Hill of Honey: Forest Recovery on Madagascar’s Central Highlands

This post was co-written by Leighton Reid and Chris Birkinshaw after a three-day field trip in the tampoketsa with Cyprien Mandriamanana and Jeannie Raharimampionona.

A narrow, paved road winds north from Antananarivo through a high, windswept plain. It is the wet season, and the hills are green and close-cropped, but in the long dry season the landscape burns black. Orange rivers wind through the valleys, muddied by massive erosion. Here and there are thin strips of riparian forest, chock full of endemic species.

The biggest chunk of remaining forest is Ambohitantely, Malagasy for “hill of honey”. Ambohitantely encompasses 1,800 ha of humid forest (about three times the size of Saint Louis’s Forest Park). We visited the reserve to observe natural forest recovery in one of the few places it can still be seen on Madagascar’s Central Highlands.

Ambohitantely map

Ambohitantely: the last large tract of forest on Madagascar’s Central Highlands. Ten kilometers to the northwest is Ankafobe, a much smaller forest fragment managed by a local community with assistance from Missouri Botanical Garden.

Forest transition feedback

Why is forest recovery so rare in the Malagasy highlands? Madagascar’s Central Highlands are currently undergoing a complete ecological transition, from forest and wooded savanna to grassland. The degradation cycle often starts when people cut forest trees to extract wood for timber and charcoal production. Small-scale cutting opens the canopy, dries the forest floor, and creates debris, all of which increase forest vulnerability to annual wildfires that sweep across the grasslands during the eight month dry season. C4 grasses quickly colonize the burned land, inhibiting forest recovery, and creating ideal conditions for future fires. The reason that Ambohitantely has natural forest recovery for us to observe is because reserve staff maintain a wide fire break for more than thirty kilometers around the reserve.

Our guide at Ambohitantely took us on a hike through several areas where forest had once been cleared and burned but where fire had been excluded for 15 or 25 years, allowing the forest to begin to recover. Frankly, the vegetation was uninspiring. Low shrubs and forbs were scattered through a matrix of C4 grass (mostly Aristida), but trees and tree seedlings were nowhere to be seen outside of the forest (where they were abundant). By tropical forest standards, this looked slow. But for natural forest recovery on the Central Highlands, it’s hard to imagine a better situation than being protected from fire and immediately adjacent to the largest remaining tract of forest.

§ **Task material**:
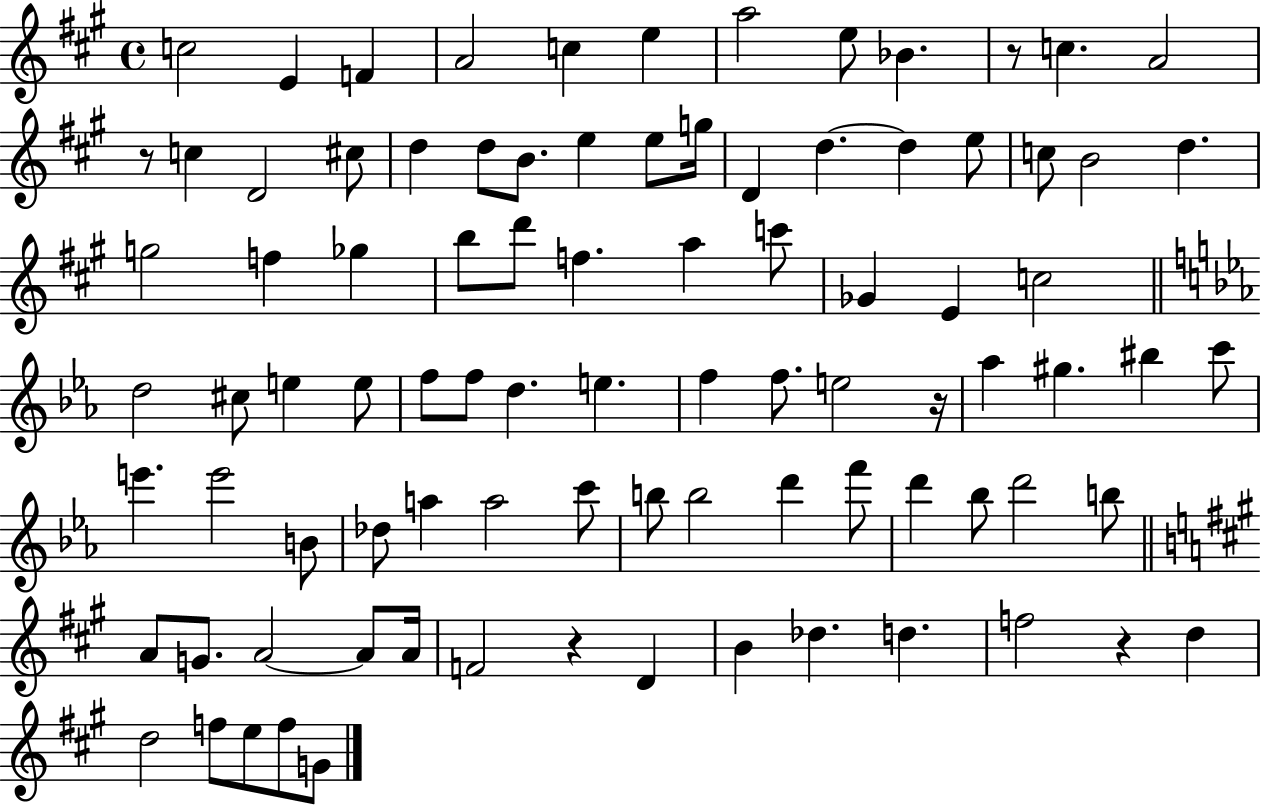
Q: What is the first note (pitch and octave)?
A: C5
---
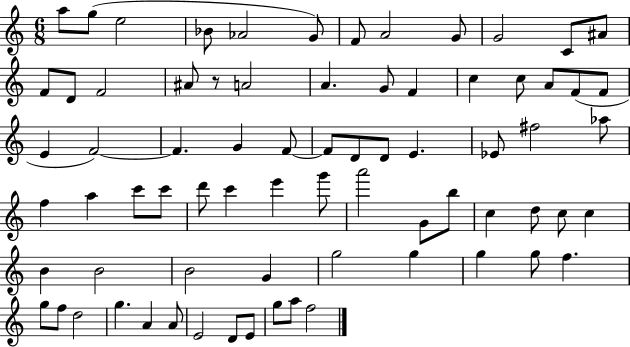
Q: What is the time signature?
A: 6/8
==
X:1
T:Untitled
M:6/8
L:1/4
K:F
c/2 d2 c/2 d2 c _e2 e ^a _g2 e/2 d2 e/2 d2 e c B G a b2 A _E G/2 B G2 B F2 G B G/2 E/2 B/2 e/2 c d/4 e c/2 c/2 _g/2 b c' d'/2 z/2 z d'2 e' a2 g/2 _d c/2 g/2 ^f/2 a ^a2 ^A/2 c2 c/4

§ **Set problem 1**: Which rows contain the word "What"? Collect each one in full.
§ **Set problem 2**: Could you continue the post on forest recovery at Ambohitantely, picking up after its last sentence?

§ **Right answer 1**:
Q: What is the first note (pitch and octave)?
Q: What is the time signature?

§ **Right answer 2**:
Ambohitantely forest edge

After 25 years of recovery, forest edges were sharp. Tree seedlings were almost totally restricted to forest, and grasses dominated the ground layer just outside.

Our main interest in Ambohitantely was to compare natural forest recovery there to our observations at another forest fragment, Ankafobe, 10 km northwest. For the last decade, MBG has partnered with a local community to preserve a thin, riparian forest containing several critically endangered plant species. Community members constructed a fire break and have begun to restore the surrounding hillsides by turning over the orange clay and planting fast-growing legumes to develop the soil.

Ankafobe hillside with Schizolaena

A degraded hillside at Ankafobe; the remnant forest is down the hill to the right, near the edge of the photo. The tree at the top of the hill is Schizolaena tampoketsana, a critically endangered microendemic in an endemic Malagasy plant family (Sarcolaenaceae). It is a remnant forest tree that likely escaped repeated fires by being nestled in a deep, protective gully. The multi-stemmed shrub in the foreground is actually a large tree species, Brexia montana, which has likely resprouted many times from a well-developed root system.

Some of our comparative observations were promising. We were happy to find examples at Ambohitantely where recovering land dominated by heather and blueberry seemed to have continued developing into a more diverse thicket, including Nuxia capitata, Psiadia altissima, and Razafimandimbisonia minor. At Ankafobe, we had worried that the heather growing in some areas signified poor soil conditions and possibly arrested development.

Overall our visit left us with more questions than answers. We hope to answer at least a couple of them over the coming years.

  • Why is natural forest recovery so slow on the Central Highlands?
  • Has it always been this slow?
  • Are Malagasy tree species poor pioneers because of their long, relatively stable evolutionary ecological history?
  • Is there any way to make Malagasy trees grow any faster on the degraded grasslands?1
  • Are the fire-stoking C4 grasses introduced from east Africa rather than being native species?
  • If so, when?
  • Is the soil too far gone to ever recover?
  • How important were now-extinct seed dispersers and grazers, like 200-kg lemurs and elephant birds?
Ambohitantely cloud cover

Although Ambohitantely is the only remnant forest fragment of any size, we learned recently that it may not be a perfect reference system for Ankafobe. For one thing, Ambohitantely is slightly higher and farther east, which results in considerably greater cloud cover during the dry season. This probably ameliorates the harsh conditions outside of the forest, at least a little. Shown here is cloud frequency from May – October, taken from NOAA MODIS satellite imagery. Thanks, Michael Douglas!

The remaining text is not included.